2022 NY Slip Op 01160
Decided on February 23, 2022
Appellate Division, Second Department
Published by New York State Law Reporting Bureau pursuant to Judiciary Law § 431.
This opinion is uncorrected and subject to revision before publication in the Official Reports.


Decided on February 23, 2022 SUPREME COURT OF THE STATE OF NEW YORK Appellate Division, Second Judicial Department
HECTOR D. LASALLE, P.J.
COLLEEN D. DUFFY
WILLIAM G. FORD
DEBORAH A. DOWLING, JJ.

2019-09414
(Index No. 1794/13)

[*1]In the Matter of Martin Levine, appellant,

v

Friedman & Levine, Inc., et al., respondents-respondents, et al., respondent.




Moritt Hock & Hamroff LLP, Garden City, NY (Danielle J. Marlow and Stephen J. Ginsberg of counsel), for appellant.

The Bresky Law Firm, PLLC, Elmhurst, NY (Kyle M. Halperin and Marc Bresky of counsel), for respondents-respondents.



DECISION & ORDER

In a proceeding, inter alia, pursuant to Business Corporation Law §§ 1104(a) and 1104-a for judicial dissolution of a closely held corporation, the petitioner appeals from an order of the Supreme Court, Nassau County (Stephen A. Bucaria, J.), entered June 1, 2018. The order, after a hearing, in effect, denied the petitioner's second application for an adjournment, denied that branch of the petition which was to liquidate Friedman & Levine, Inc., and dismissed that portion of the proceeding.

ORDERED that on the Court's own motion, the notice of appeal from so much of the order as, in effect, denied the petitioner's second application for an adjournment is deemed to be an application for leave to appeal from that portion of the order, and leave to appeal is granted (see CPLR 5701[c]); and it is further,

ORDERED that the order is affirmed, with costs.

In February 2013, the petitioner, Martin Levine, commenced this proceeding, among other things, pursuant to Business Corporation Law §§ 1104 and 1104-a against the respondent Friedman & Levine, Inc. (hereinafter the corporation), a closely held corporation of which the petitioner was a principal, and the respondent Jeffrey Friedman, the other principal of the corporation.
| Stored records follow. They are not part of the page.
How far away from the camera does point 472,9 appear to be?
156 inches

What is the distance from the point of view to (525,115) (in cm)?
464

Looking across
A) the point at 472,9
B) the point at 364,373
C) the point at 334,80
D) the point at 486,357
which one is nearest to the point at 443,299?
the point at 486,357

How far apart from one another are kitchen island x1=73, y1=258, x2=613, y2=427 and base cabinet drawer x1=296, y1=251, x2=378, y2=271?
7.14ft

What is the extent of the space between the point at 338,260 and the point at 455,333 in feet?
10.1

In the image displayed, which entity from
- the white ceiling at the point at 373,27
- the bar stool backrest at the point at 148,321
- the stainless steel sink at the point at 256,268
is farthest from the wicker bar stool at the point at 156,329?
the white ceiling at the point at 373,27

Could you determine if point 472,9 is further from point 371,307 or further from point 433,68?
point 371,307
The petitioner moved, inter alia, for judicial dissolution and liquidation of the corporation. In an order entered February 7, 2014, the Supreme Court, among other things, granted that branch of the petition which was for judicial dissolution of the corporation. Thereafter, the court scheduled a valuation hearing to determine that branch of the petition which was to liquidate the corporation and held the hearing in February 2017. In an order entered June 1, 2018, upon the valuation hearing, the court, in effect, denied the petitioner's second application to adjourn the valuation hearing, denied that branch of the petition which was to liquidate the corporation on the ground that the petitioner failed to sustain his burden of proof with respect to the value of the corporation, and dismissed that portion of the proceeding. The petitioner appeals. We affirm.
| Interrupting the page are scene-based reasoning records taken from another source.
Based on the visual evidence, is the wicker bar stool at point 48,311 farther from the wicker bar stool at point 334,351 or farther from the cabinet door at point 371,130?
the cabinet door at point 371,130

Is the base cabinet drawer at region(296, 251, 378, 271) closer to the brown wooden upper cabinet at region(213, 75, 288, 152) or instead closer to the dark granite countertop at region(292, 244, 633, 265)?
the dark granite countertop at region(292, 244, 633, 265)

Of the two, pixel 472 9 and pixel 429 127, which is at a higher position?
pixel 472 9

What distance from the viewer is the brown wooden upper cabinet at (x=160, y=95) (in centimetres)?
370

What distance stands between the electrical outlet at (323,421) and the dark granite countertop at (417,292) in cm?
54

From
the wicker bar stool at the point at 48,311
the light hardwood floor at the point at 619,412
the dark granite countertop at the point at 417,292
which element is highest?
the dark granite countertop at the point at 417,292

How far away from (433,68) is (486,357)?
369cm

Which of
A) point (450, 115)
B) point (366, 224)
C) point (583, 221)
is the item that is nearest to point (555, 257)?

Contrary to the petitioner's contention, the Supreme Court providently denied the [*2]petitioner's second application for an adjournment of the hearing. "'An application for a continuance or adjournment is addressed to the sound discretion of the trial court, and the grant or denial thereof will be upheld on appellate review if the trial court providently exercised its discretion'" (Black v St. Luke's Cornwall Hosp., 112 AD3d 661, 661, quoting Nieves v Tomonska, 306 AD2d 332, 332). "[I]n determining such applications courts must undertake a 'balanced consideration' of all relevant factors" (Giardina v Barasch, 131 AD3d 1007, 1007, quoting Noble Thread Corp. v Noble Group Corp., 46 AD3d 778, 779). Here, since dissolution of the corporation had been granted in 2014 and discovery had been ongoing for three years, the court's denial of the petitioner's second application to adjourn the hearing was appropriate under the circumstances (see Matter of Eshaghian, 144 AD3d 1158, 1158; Giardina v Barasch, 131 AD3d at 1007).
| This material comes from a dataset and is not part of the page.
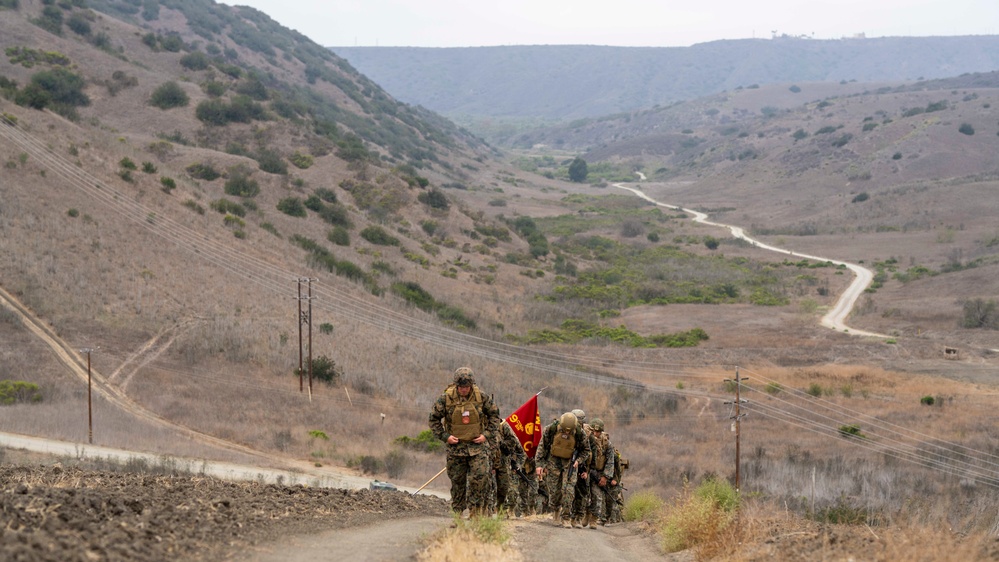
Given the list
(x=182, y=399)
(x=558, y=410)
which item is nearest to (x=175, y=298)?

The Supreme Court also properly determined that the petitioner failed to meet his burden at the hearing to establish the value of the corporation in order to permit its liquidation (cf. Matter of Raskin v Walter Karl, Inc., 129 AD2d 642, 643; see also Jimenez v Gasque, 111 AD3d 675, 675).

The petitioner's remaining contentions are without merit.

LASALLE, P.J., DUFFY, FORD and DOWLING, JJ., concur.